Exercise text =
=-=-=

SNAPing together a universal receptor system for T-cell therapies

T-cell therapies work well for blood cancers, but they come with caveats—a major one being that they’re cumbersome and expensive to tailor to a patient’s specific cancer type. On top of that, the therapy must be re-customized to home in on a new target each time the cancer evolves.

Now, a new universal receptor system designed by a research team from the University of Pittsburgh could make engineering custom T-cell therapies far more efficient. Part of the company’s technology has already been licensed by Pennsylvania-based biotech Coeptis Therapeutics.

In a study published May 9 in Nature Communications, the scientists described how they engineered T cells with receptors containing a special enzyme called SNAPtag. The engineered cells are administered alongside antibodies for proteins specific to a patient’s cancer. These antibodies are labeled with a molecule called benzylguanine, which forms a covalent bond—the strongest type there is—with SNAPtag. This welds the antibodies to the receptor so it’s able to recognize the cancer cells.

“We wanted to make receptors that wouldn’t just bind with the adapter antibodies—it would actually fuse with them,” senior author Jason Lohmueller, Ph.D., told Fierce Biotech Research. “This would allow them to have more potent activity so we could get by with a lower amount of that antibody and get more sensitive responses.”

Lohmueller’s lab, together with the lab of Alexander Deiters, Ph.D., also at the University of Pittsburgh, is one of the first to use SNAPtag in a therapeutic setting. Benzylguanine by itself is an antineoplastic agent that’s been used to make tumor cells more vulnerable to cancer drugs. SNAPtag and benzylguanine together have been used in imaging in animals and to label proteins.

“Before, the enzyme was being viewed more as a tool,” Lohmueller explained.

=-=-=

(Stored data)
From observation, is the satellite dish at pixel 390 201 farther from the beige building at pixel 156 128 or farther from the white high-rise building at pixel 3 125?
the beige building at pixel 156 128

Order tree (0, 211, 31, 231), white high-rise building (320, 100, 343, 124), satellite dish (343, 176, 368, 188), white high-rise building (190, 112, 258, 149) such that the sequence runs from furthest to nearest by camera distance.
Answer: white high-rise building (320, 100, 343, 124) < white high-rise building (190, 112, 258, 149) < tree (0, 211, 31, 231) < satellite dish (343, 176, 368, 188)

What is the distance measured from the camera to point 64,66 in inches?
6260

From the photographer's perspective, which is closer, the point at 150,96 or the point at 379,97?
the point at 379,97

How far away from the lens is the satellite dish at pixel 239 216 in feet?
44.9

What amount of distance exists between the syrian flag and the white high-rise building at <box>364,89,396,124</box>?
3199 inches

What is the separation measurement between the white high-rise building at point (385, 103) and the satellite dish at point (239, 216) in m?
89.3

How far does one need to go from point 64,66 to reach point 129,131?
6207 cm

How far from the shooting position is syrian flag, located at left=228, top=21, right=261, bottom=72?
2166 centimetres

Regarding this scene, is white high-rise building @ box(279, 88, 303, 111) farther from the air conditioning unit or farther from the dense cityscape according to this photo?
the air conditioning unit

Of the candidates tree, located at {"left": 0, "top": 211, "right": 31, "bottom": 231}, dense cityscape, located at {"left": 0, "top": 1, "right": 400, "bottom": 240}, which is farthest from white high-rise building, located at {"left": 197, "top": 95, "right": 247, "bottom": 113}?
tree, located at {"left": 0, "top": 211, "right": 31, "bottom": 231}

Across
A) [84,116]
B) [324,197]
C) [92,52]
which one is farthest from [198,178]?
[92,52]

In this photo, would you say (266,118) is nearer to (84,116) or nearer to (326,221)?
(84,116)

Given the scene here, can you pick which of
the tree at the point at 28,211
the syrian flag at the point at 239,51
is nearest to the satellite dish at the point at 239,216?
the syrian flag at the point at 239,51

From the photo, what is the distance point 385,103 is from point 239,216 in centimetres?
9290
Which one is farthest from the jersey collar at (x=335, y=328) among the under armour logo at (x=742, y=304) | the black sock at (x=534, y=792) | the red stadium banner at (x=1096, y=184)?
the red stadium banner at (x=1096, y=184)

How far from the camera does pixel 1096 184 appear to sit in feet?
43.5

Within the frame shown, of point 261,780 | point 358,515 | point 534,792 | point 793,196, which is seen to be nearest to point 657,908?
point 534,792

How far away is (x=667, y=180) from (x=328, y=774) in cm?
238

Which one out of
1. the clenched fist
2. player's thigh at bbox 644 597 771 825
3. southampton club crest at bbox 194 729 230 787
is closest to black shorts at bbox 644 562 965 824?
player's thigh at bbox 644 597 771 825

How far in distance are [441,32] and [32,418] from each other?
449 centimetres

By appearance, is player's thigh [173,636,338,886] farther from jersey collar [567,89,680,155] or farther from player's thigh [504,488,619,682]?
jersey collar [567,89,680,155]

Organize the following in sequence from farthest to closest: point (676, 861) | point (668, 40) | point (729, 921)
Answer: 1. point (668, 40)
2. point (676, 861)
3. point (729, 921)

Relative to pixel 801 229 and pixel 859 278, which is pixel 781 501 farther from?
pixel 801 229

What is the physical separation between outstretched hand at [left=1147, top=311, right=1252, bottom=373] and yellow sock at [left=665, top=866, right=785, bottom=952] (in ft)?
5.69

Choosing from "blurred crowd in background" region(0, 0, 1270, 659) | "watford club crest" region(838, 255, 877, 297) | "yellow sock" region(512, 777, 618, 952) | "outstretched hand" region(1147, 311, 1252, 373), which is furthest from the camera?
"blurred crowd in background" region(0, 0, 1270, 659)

=-=-=

Work order A = Transcribe everything in the SNAPtag receptor article from "In a study published" down to "the cancer cells.".
Work order B = For each statement, say yes or no according to the SNAPtag receptor article, and quote the words that decide it. (i) The study appeared on May 9 in Nature Communications. (ii) Benzylguanine attaches to SNAPtag through a weak, noncovalent bond. (iii) Lohmueller's lab carried out the SNAPtag work without any other lab.
Work order C = Take the SNAPtag receptor article further, starting after its last sentence.

Result A =
In a study published May 9 in Nature Communications, the scientists described how they engineered T cells with receptors containing a special enzyme called SNAPtag. The engineered cells are administered alongside antibodies for proteins specific to a patient’s cancer. These antibodies are labeled with a molecule called benzylguanine, which forms a covalent bond—the strongest type there is—with SNAPtag. This welds the antibodies to the receptor so it’s able to recognize the cancer cells.

Result B =
(i) Yes: "In a study published May 9 in Nature Communications"
(ii) No: "forms a covalent bond—the strongest type there is—with SNAPtag"
(iii) No: "together with the lab of Alexander Deiters, Ph.D., also at the University of Pittsburgh"

Result C =
The researchers designed two different types of receptors containing SNAPtag: chimeric antigen receptors and SynNotch receptors, synthetic receptors that can be programmed to turn virtually any gene on or off. Importantly, multiple antibodies can be fused to the receptor at once or in succession. That makes it theoretically possible to head off mutations, prevent relapse and circumvent the costly process of re-engineering T cells for another round of therapy, Lohmueller said.

The researchers tested out their system in human cells and mouse models, targeting human CD20 and HER2 to assess its potency against blood cancer and solid tumor antigens. All of the mice that received SNAP-CAR T cells along with the antibodies showed significant tumor regressions. Around 80% of the mice appeared to be tumor-free in the experiments targeting the HER2+ tumors. There were five mice per group and the experiments were replicated multiple times, according to Lohmueller.

The team is now working on gathering data about the technology’s efficacy against other tumor types. Coeptis has licensed the company’s SNAP-CAR system and plans to first target HER2-expressing cancer in a potential clinical program, according to Vice President of Operations Dan Yerace. Then, the biotech will identify additional targets with the hopes of addressing unmet medical needs in oncology.